NYSE 303A.11 Disclosure


In terms of section 303A.11 of the New York Stock Exchange's Listing Standards ("the NYSE listing standards"), all foreign listed companies of that exchange, such as AngloGold Ashanti Limited, must briefly summarise the significant ways in which such companies' home country practices relating to corporate governance issues differ from US domiciled companies listed on the NYSE. The company's home country practices are regulated by the JSE Securities Exchange South Africa Listings Requirements ("the JSE listing requirements").

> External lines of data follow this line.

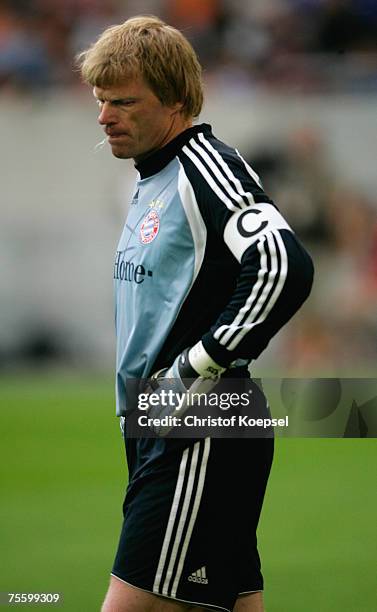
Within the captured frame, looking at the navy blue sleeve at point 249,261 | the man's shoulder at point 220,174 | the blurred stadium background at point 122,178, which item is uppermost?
the blurred stadium background at point 122,178

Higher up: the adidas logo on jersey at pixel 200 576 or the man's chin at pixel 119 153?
the man's chin at pixel 119 153

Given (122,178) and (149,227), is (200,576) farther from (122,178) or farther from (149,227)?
(122,178)

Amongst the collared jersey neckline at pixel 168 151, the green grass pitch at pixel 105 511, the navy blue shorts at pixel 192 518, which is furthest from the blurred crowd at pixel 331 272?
the navy blue shorts at pixel 192 518

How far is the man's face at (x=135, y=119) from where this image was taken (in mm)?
2840

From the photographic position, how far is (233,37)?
35.6ft

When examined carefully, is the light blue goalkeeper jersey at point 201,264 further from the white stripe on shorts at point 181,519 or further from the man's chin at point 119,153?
the white stripe on shorts at point 181,519

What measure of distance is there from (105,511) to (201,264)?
147 inches

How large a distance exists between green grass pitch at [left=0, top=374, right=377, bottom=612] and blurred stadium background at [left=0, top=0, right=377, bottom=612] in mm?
71

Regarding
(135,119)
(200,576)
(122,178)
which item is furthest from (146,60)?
(122,178)

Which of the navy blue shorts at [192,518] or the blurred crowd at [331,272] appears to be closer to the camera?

The NYSE listing standards require the appointment of a nominations committee to oversee the appointment of new directors to the board, and that such committee comprise solely of independent directors. The JSE listing requirements also require the appointment of such a committee, but that it comprise solely of non-executive directors the majority of whom must be independent. The company has appointed a Nominations Committee of the board. As at 31 December 2009 the committee comprised of six non-executive board members, all of whom were independent, as defined in the JSE listing requirements, and is chaired by the independent chairman of the board.

The NYSE listing standards require the board to comprise a majority of independent directors, as defined in its listing standards, and that the remunerations committee of the board be fully independent. In previous years AngloGold Ashanti did not comply with these standards as the JSE listing requirements did not have similar standards. However as at 31 December 2009, the board is now comprised of a majority of independent directors, as defined in the JSE listing requirements, and the remuneration committee of the board is fully independent.